- **Exercícios propostos**
**1.** Responda às perguntas abaixo com base no artigo sobre o governo Duterte.
(a) Em que local fica a cela de onde o artigo é escrito?
(b) Que integrante do governo, filiada a outro partido, foi assediada e marginalizada pela administração?
(c) Em que mês e ano ocorreu a entrega à polícia após a emissão do mandado de prisão?
**2.** Prossiga com o artigo sobre o governo Duterte a partir do ponto em que ele termina.

- **Documento**
▬▬▬▬▬▬
O presidente das Filipinas, Rodrigo Duterte, conversando com parlamentares antes de discurso no Congresso, em 22 de julho de 2019.| Foto: Noel Celis/AFP

Desde que assumiu o poder, há pouco mais de três anos, Rodrigo Duterte não só comanda uma campanha assassina contra os usuários e traficantes de drogas como também promove um ataque explícito às instituições democráticas do país, muitas vezes usando sua chamada "guerra às drogas" como desculpa para perseguir adversários políticos e dissidentes.

Sei disso muito bem, pois sou uma de suas vítimas. Estou escrevendo este artigo de dentro de uma das celas de Camp Crame, sede nacional da polícia em Manila. Estou aqui há dois anos, depois de ser presa sob acusações falsas de tráfico de drogas – mas o único crime que cometi foi usar minha plataforma no Senado para me posicionar contra a brutalidade da campanha contra as drogas de seu governo. E não sou, nem de longe, o único alvo.

A administração de Duterte orquestrou a retirada de um juiz da Suprema Corte, além de ter assediado e marginalizado a própria vice, Leni Robredo (que pertence a outro partido). Membros independentes da imprensa vêm sofrendo bullying e acusações fabricadas de infrações criminais, com um deles inclusive tão pressionado que acabou se vendendo aos aliados do presidente. O líder do país chegou a ameaçar ativistas dos direitos humanos de morte publicamente, ainda que ele e seus assessores tentassem minimizar as declarações como sendo "brincadeirinha".

Mais preocupante talvez seja o esforço da administração atual em acabar com o pouco que resta da oposição política formal, geralmente por meio de casos criminais politizados.

Rodrigo Duterte não só comanda uma campanha assassina contra os usuários e traficantes de drogas como também promove um ataque explícito às instituições democráticas do país

Como o meu caso. Em 2016, pouco depois da eleição de Duterte, abri uma investigação no Senado para averiguar os assassinatos extrajudiciais que estavam sendo cometidos em nome do combate aos crimes do tráfico – e a reação do presidente não foi só rápida como cruel. Uma vez ele afirmou: "Vou ter de destruí-la em público". Já me chamou de "mulher imoral" e, em 2016, seus aliados alegaram possuir um vídeo comprometedor meu, de teor sexual, que ameaçaram exibir no painel congressional. Em fevereiro de 2017, eu me entreguei à polícia depois que um mandado de prisão foi emitido contra mim. Estou encarcerada desde então, sob três acusações relacionadas a drogas – das quais as evidências são tão frágeis que chegam a ser risíveis. A ONU, a União Europeia, diversos grupos de direitos humanos e outros especialistas denunciaram a incriminação por suas motivações políticas.

Outros legisladores de oposição enfrentam tratamento semelhante, principalmente os que se opõem à guerra às drogas de Duterte ou quaisquer outras de suas medidas administrativas principais, como sua intenção de restaurar a pena de morte ou revisar a Constituição, provavelmente para acabar com o limite dos mandatos presidenciais.
▬▬▬▬▬▬
- **Linhas de dados**
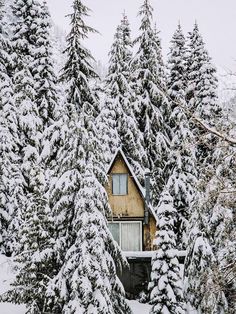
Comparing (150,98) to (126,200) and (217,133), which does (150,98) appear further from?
▬▬▬▬▬▬
- **Respostas do exercício**
**1.**
(a) Em Camp Crame, sede nacional da polícia em Manila.
(b) A vice-presidente, Leni Robredo.
(c) Em fevereiro de 2017.

**2.**
Muitos desses casos são difíceis de acreditar. Em outubro de 2018, os congressistas Antonio Tinio e Ariel Casilao organizaram um protesto pacífico em Davao contra a aplicação contínua da lei marcial na ilha meridional de Mindanao, depois de flagrantes operações terroristas realizadas por um grupo armado ligado ao Estado Islâmico, no início de 2017. Ambos foram acusados de abuso de menores, porque aparentemente um grupo de jovens indígenas participou do movimento.

Outro alvo frequente é Risa Hontiveros, crítica ferrenha da campanha antidrogas do governo. Em 2017, a senadora ajudou a abrigar menores de idade que testemunharam o assassinato de um adolescente por policiais. E, embora estivesse agindo a pedido dos pais dos jovens – que compreensivelmente não confiavam na polícia para garantir a segurança dos filhos –, ela foi acusada de sequestro (e também de grampear telefones).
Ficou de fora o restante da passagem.